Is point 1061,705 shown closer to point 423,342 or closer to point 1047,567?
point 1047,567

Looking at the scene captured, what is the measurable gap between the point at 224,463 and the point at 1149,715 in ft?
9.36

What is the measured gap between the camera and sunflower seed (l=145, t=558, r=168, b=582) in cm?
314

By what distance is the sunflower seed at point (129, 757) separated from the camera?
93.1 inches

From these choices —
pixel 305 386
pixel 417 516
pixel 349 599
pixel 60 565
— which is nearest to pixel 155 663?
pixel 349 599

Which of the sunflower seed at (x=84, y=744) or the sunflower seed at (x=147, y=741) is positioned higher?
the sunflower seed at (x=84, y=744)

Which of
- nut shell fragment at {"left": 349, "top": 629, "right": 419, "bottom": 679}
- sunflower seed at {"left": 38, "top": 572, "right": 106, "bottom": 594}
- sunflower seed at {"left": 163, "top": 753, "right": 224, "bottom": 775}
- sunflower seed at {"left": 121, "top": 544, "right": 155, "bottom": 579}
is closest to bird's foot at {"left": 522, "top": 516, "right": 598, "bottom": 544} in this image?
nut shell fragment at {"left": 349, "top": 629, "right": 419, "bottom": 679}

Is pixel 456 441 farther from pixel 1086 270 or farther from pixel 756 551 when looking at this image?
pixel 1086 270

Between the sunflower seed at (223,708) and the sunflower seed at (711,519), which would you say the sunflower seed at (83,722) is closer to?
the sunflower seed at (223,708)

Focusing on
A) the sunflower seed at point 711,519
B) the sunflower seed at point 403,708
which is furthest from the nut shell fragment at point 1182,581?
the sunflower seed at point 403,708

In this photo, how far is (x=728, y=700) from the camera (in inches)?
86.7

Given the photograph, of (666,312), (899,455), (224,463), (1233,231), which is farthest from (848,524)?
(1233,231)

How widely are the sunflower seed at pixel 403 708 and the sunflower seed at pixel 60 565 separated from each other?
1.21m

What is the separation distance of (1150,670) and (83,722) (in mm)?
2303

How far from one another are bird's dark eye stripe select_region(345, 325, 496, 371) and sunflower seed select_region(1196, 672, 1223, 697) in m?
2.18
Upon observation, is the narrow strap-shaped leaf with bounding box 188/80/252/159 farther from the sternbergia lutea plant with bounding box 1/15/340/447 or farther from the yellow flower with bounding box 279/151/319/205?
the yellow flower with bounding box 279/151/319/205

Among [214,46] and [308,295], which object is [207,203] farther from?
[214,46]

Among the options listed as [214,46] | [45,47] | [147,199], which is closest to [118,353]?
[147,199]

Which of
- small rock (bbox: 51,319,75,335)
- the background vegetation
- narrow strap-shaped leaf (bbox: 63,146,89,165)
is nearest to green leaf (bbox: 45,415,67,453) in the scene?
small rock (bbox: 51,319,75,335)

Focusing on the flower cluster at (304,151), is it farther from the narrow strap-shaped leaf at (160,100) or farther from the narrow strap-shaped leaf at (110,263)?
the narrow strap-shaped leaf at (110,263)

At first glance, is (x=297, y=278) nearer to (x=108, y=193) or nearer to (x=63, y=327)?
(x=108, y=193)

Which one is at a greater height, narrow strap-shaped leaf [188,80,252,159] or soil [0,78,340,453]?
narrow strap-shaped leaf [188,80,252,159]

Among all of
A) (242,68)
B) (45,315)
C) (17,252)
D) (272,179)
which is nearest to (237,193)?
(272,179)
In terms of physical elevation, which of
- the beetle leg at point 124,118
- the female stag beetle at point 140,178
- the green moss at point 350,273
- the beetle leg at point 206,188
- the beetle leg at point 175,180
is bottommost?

=======

### THE PROBLEM:
Reproduce each record shown above without altering a single word.

### RESPONSE TO THE EXERCISE:
Is point 1061,705 shown closer to point 423,342 or closer to point 1047,567?
point 1047,567

Looking at the scene captured, what is the measurable gap between the point at 224,463 and the point at 1149,715 in ft?
9.36

What is the measured gap between the camera and sunflower seed (l=145, t=558, r=168, b=582) in cm?
314

By what distance is the sunflower seed at point (129, 757) separated from the camera?
93.1 inches

From these choices —
pixel 305 386
pixel 417 516
pixel 349 599
pixel 60 565
— which is nearest to pixel 155 663?
pixel 349 599

Which of the sunflower seed at (x=84, y=744) or the sunflower seed at (x=147, y=741) is positioned higher?
the sunflower seed at (x=84, y=744)

Which of
- nut shell fragment at {"left": 349, "top": 629, "right": 419, "bottom": 679}
- sunflower seed at {"left": 38, "top": 572, "right": 106, "bottom": 594}
- sunflower seed at {"left": 163, "top": 753, "right": 224, "bottom": 775}
- sunflower seed at {"left": 121, "top": 544, "right": 155, "bottom": 579}
is closest to bird's foot at {"left": 522, "top": 516, "right": 598, "bottom": 544} in this image?
nut shell fragment at {"left": 349, "top": 629, "right": 419, "bottom": 679}

Is pixel 456 441 farther from pixel 1086 270 or farther from pixel 756 551 when looking at this image?
pixel 1086 270

Between the sunflower seed at (223,708) and the sunflower seed at (711,519), which would you say the sunflower seed at (83,722) is closer to?
the sunflower seed at (223,708)

Focusing on
A) the sunflower seed at point 711,519
B) the sunflower seed at point 403,708
which is furthest from the nut shell fragment at point 1182,581?
the sunflower seed at point 403,708

In this photo, how far is (x=728, y=700) from the camera (in inches)?
86.7

Given the photograph, of (666,312), (899,455), (224,463), (1233,231), which is farthest from (848,524)?
(1233,231)

How widely are the sunflower seed at pixel 403 708 and the sunflower seed at pixel 60 565 separated from each other?
1.21m

What is the separation distance of (1150,670) and (83,722) (in mm)?
2303

How far from one another are bird's dark eye stripe select_region(345, 325, 496, 371) and sunflower seed select_region(1196, 672, 1223, 697) in m?
2.18
Upon observation, is the narrow strap-shaped leaf with bounding box 188/80/252/159 farther from the sternbergia lutea plant with bounding box 1/15/340/447 or farther from the yellow flower with bounding box 279/151/319/205?
the yellow flower with bounding box 279/151/319/205

Among [214,46] and [308,295], which object is [207,203] farther from?
[214,46]

Among the options listed as [214,46] | [45,47] | [147,199], which is closest to [118,353]?
[147,199]

Which of
- small rock (bbox: 51,319,75,335)
- the background vegetation
- narrow strap-shaped leaf (bbox: 63,146,89,165)
is nearest to green leaf (bbox: 45,415,67,453) in the scene?
small rock (bbox: 51,319,75,335)

Focusing on the flower cluster at (304,151), is it farther from the narrow strap-shaped leaf at (160,100) or farther from the narrow strap-shaped leaf at (110,263)?
the narrow strap-shaped leaf at (110,263)

At first glance, is (x=297, y=278) nearer to (x=108, y=193) or nearer to (x=63, y=327)?
(x=108, y=193)

Which one is at a greater height, narrow strap-shaped leaf [188,80,252,159] or soil [0,78,340,453]?
narrow strap-shaped leaf [188,80,252,159]

Among all of
A) (242,68)
B) (45,315)
C) (17,252)
D) (272,179)
which is nearest to (237,193)?
(272,179)
In terms of physical elevation, which of
- the beetle leg at point 124,118
- the female stag beetle at point 140,178
- the green moss at point 350,273
- the beetle leg at point 206,188
- the beetle leg at point 175,180
is bottommost?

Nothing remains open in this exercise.